Post-war Japanese culture historically underwent an actual flattening. Japan has also been invaded by the force of Western politics and culture, turning the flattening of democratic system and culture into a notorious and ineludibly prevalent grievance. This was the basic origins of the 'Superflat' leitmotif in Takashi Murakami's oeuvre: A flat world and a flat world view.

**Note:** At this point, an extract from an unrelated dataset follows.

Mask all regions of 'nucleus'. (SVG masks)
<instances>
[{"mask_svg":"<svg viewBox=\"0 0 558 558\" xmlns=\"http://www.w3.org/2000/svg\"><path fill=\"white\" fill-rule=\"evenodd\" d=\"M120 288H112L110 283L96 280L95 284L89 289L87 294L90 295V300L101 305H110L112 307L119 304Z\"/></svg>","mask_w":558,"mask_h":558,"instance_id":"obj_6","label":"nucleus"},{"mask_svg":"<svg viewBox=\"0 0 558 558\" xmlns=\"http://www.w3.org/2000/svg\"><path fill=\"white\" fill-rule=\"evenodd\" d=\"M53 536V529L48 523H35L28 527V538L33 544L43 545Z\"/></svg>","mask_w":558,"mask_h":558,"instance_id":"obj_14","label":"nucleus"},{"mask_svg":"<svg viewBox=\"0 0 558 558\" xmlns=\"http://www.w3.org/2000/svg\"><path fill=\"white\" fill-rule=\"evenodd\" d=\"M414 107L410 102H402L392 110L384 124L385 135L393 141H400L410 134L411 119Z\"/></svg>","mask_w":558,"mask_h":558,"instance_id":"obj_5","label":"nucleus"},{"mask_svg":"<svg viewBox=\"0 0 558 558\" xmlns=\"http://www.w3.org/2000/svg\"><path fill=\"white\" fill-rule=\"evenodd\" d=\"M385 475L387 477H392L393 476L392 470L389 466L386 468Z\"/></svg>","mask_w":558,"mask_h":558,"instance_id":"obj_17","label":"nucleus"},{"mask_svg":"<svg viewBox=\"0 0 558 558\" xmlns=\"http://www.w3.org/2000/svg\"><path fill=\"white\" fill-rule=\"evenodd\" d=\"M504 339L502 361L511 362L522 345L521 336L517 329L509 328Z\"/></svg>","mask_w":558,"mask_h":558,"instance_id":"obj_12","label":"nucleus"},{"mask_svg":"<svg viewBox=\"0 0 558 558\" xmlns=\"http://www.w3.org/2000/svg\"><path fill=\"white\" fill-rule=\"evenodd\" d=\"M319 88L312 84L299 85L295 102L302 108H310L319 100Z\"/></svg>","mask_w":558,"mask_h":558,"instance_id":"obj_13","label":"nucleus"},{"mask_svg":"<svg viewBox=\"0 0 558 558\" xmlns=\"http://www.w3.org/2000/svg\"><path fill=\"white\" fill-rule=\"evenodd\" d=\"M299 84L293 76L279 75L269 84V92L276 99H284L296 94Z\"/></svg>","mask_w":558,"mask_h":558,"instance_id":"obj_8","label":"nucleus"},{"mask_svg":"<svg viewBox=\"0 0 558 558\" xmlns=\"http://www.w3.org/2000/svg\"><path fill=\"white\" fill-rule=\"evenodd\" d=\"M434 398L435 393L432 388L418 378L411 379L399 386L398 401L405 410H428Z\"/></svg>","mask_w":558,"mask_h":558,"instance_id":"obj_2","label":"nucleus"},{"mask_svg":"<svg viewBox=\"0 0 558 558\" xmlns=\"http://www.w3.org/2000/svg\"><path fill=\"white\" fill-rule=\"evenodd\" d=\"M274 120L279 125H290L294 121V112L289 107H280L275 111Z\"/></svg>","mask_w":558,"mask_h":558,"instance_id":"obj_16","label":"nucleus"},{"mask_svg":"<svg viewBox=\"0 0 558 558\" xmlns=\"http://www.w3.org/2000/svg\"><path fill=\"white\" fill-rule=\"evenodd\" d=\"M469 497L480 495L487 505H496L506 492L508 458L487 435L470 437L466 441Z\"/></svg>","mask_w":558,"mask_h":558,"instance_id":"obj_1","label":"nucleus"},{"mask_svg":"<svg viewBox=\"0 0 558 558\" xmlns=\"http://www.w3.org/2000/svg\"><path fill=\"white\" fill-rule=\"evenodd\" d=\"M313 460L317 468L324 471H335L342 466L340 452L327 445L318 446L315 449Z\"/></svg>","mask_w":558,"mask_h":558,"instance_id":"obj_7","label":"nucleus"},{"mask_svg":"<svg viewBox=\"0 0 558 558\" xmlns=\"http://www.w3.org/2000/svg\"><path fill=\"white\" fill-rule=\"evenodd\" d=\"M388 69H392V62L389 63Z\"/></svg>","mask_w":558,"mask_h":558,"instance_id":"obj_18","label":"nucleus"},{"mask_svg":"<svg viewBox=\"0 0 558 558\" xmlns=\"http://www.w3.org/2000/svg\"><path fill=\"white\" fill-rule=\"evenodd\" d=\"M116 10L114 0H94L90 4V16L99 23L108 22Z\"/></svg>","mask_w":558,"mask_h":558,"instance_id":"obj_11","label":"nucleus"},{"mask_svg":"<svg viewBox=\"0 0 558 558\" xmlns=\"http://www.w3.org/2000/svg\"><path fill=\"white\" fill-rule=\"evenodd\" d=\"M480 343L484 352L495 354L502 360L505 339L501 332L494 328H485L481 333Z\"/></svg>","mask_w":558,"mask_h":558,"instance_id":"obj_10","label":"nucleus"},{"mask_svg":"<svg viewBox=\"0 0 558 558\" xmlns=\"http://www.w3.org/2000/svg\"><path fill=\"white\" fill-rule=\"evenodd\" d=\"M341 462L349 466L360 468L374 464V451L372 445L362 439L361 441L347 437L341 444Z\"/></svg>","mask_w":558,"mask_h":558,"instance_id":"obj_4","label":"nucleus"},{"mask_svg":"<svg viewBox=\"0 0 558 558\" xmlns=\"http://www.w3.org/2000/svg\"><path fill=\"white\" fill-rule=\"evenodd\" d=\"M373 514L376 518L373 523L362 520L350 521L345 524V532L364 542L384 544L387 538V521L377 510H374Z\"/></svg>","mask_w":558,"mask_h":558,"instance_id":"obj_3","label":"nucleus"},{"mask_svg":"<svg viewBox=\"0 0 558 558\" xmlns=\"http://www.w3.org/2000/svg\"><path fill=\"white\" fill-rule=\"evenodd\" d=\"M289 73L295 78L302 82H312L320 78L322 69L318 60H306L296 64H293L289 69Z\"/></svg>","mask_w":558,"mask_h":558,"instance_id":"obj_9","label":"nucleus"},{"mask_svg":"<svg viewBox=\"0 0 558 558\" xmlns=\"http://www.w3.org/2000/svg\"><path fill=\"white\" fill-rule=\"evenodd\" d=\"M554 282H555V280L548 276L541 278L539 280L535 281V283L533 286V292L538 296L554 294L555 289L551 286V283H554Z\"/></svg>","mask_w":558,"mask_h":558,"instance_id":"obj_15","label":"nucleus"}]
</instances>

Influenced by Andy Warhol and Jeff Koons, Murakami’s ‘Superflat’ aesthetic combines historical, commercial and popular imagery, with a purpose of investigating the relation between global consumerism and art. Furthermore, extreme consumerism is his means to explore the causes underpinning the phenomena of Japanese society. The work Tightrope Walker depicts a band of super cute figures walking a tightrope. As they advance with calculated steps, they seem to be treading on thin ice, akin to the predicament of people in modern society. No matter how the arduous undertaking of tightrope walking is overcome, in the artist's rendering we all just remain pawns on a chessboard in the greater scheme of things. The charming imagery of extreme commercialization and the powerlessness of human nature underpin Murakami's exploration of the ultimate questions prevalent in contemporary Japanese society. Seemingly superficial commercial lexicon actually possesses profound expressive potential. Murakami's flawless, scientifically precise and painstaking workmanship eventually renders his works into Superflat tableaus that take on the qualities of commercial pattern design.